Despite challenges from COVID and manufacturing issues, Canon has revised its latest earnings forecast up by $270 million, powered by strong sales of its two newest mirrorless cameras particularly in China.
For its fiscal year ending December 2020, Canon announced that it is revising its consolidated net income to ¥80 billion – approximately $772 million / £565 million / AU$997 million. It said this is due to the performance of the Canon EOS R5 and Canon EOS R6 in the Chinese market, prompting a significant increase of ¥28 billion ($270 million / £198 million / AU$349 million) on its previous forecast.
• Read more: Canon EOS R5 vs R6
While this still marks a 36% decrease from the ¥108.8 billion ($1.04 billion / £762.7 million / AU$1.3 billion) figure posted for the fiscal year ending December 2019, according to Nikkei (by way of Digital Camera Info), it's still a 185% improvement on Canon's initial forecast for the year, which was obviously tempered by expectations of the effect of the coronavirus pandemic on the global economy.
"The background is the economic recovery in China, and there is a difference between the non-manufacturing industry, whose business performance is declining due to the re-expansion of the new coronavirus infection, and the recovery," reported Nikkei.
"New full-frame mirrorless cameras are performing well in the Chinese market.

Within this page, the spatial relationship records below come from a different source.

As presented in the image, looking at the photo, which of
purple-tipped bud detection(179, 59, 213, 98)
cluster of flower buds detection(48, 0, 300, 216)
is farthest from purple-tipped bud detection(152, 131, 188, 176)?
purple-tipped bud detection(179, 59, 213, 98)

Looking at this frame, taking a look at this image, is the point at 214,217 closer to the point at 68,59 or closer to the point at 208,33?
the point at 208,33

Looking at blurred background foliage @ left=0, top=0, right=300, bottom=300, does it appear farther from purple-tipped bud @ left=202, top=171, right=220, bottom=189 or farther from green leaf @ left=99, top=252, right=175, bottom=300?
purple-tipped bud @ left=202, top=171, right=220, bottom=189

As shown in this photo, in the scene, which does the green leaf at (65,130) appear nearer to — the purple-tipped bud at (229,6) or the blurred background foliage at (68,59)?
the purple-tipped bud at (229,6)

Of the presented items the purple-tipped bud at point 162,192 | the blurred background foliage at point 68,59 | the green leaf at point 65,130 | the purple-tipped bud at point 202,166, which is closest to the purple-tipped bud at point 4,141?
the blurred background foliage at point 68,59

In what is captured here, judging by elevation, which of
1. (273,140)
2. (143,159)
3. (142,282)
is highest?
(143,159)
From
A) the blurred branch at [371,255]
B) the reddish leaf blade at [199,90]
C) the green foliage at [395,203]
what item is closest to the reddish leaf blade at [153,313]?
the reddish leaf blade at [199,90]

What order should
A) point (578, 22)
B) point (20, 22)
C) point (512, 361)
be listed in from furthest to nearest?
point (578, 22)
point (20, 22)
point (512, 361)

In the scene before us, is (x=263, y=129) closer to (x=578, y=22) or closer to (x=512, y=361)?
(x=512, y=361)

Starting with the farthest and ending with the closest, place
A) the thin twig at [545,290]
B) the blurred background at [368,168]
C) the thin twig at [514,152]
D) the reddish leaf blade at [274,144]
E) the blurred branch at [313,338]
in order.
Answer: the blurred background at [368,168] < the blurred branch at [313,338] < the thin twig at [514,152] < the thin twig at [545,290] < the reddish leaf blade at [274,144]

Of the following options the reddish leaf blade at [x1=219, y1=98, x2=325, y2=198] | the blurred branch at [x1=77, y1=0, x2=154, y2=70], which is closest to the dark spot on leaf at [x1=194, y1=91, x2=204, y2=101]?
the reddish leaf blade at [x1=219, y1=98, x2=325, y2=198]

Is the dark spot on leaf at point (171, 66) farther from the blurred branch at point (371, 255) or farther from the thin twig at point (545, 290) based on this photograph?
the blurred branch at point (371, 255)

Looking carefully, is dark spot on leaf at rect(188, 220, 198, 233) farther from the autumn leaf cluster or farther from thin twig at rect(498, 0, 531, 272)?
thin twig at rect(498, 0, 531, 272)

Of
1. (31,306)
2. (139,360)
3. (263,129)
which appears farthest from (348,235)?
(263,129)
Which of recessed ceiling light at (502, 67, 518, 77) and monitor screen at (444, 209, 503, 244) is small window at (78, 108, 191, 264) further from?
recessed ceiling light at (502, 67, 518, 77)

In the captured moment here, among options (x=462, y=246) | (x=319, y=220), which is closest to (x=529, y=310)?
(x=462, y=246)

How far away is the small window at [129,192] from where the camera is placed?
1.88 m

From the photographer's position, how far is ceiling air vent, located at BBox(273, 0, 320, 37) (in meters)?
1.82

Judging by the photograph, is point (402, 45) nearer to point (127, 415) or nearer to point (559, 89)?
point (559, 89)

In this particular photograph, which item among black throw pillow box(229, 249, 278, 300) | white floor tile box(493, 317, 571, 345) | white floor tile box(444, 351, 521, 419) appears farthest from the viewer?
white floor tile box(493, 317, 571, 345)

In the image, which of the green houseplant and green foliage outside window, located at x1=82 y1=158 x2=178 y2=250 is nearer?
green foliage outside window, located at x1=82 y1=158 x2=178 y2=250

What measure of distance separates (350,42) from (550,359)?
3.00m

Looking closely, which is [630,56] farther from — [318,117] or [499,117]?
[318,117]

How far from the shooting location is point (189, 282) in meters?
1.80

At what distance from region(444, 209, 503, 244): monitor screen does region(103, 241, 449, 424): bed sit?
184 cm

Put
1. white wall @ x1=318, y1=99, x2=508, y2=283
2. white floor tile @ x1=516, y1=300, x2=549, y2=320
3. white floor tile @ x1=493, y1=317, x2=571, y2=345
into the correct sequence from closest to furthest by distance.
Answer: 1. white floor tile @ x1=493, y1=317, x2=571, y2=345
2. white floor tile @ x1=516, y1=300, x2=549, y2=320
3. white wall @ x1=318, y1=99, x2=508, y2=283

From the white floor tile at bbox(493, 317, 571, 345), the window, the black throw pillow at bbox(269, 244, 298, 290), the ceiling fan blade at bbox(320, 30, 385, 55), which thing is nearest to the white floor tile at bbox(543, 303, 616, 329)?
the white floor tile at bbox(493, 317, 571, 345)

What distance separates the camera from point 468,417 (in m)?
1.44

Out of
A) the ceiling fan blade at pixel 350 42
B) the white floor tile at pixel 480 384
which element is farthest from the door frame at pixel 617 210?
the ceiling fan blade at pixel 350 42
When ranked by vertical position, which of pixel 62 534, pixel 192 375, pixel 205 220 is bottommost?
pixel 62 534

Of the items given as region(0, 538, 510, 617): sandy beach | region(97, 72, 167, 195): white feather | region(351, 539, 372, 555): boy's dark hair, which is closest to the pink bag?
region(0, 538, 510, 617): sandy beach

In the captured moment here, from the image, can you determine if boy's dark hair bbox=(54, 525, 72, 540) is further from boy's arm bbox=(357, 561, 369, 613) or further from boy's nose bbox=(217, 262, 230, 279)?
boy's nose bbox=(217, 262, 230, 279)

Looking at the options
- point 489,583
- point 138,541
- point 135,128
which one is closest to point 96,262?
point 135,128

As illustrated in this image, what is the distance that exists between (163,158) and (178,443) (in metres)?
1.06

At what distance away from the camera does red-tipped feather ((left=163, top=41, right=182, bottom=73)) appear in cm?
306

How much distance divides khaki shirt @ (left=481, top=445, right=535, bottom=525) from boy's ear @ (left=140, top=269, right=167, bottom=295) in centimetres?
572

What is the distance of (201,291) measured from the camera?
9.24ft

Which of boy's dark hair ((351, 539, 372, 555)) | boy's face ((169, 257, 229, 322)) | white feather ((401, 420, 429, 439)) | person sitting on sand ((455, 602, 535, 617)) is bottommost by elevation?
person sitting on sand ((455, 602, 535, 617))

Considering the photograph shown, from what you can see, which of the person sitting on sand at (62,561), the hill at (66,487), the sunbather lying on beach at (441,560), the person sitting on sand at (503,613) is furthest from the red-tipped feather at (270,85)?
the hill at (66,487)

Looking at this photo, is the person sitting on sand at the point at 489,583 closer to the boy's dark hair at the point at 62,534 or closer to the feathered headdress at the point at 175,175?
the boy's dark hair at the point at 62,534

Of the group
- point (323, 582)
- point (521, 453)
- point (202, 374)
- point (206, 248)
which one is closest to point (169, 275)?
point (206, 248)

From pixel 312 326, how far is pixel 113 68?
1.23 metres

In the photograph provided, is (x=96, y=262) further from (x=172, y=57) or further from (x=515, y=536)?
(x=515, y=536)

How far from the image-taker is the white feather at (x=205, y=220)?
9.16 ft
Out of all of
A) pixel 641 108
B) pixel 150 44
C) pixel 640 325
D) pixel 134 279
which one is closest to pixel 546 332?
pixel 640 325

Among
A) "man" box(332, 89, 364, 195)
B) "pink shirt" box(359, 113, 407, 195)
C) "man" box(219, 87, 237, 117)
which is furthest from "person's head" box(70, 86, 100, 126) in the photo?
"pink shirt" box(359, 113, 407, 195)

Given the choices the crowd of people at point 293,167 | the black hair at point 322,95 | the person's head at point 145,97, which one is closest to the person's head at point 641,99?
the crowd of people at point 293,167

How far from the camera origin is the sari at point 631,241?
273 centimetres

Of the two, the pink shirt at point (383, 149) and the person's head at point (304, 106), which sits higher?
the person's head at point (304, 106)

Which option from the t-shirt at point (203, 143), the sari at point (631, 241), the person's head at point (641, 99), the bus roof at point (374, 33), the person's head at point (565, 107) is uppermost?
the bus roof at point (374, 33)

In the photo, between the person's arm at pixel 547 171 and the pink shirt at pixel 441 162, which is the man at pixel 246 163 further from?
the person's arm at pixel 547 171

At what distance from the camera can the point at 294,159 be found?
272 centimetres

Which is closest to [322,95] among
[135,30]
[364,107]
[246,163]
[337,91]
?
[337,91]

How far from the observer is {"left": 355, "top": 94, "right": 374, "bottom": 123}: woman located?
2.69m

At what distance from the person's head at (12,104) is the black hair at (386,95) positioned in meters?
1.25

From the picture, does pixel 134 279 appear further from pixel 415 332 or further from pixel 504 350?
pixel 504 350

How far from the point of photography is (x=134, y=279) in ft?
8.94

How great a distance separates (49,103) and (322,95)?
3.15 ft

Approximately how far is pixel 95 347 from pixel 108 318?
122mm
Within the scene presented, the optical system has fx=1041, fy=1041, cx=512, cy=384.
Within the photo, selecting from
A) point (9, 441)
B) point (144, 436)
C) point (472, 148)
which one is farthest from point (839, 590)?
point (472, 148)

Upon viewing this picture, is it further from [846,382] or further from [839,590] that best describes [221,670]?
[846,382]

Ink sales for home printers also increased due to the expansion of telecommuting."
Indeed, as the manufacturer was keen to stress at CES 2021, Canon's business is about more than just the cameras that it is best known for. And while the current climate of lockdowns and home working have had a negative effect on the sale and use of camera equipment, Canon also produces some of the best photo printers – which many people have found themselves suddenly needing in their home office setup.
Hopefully, with the advent of new vaccines, the rest of the imaging industry – and the rest of the world at large – will see similar recovery.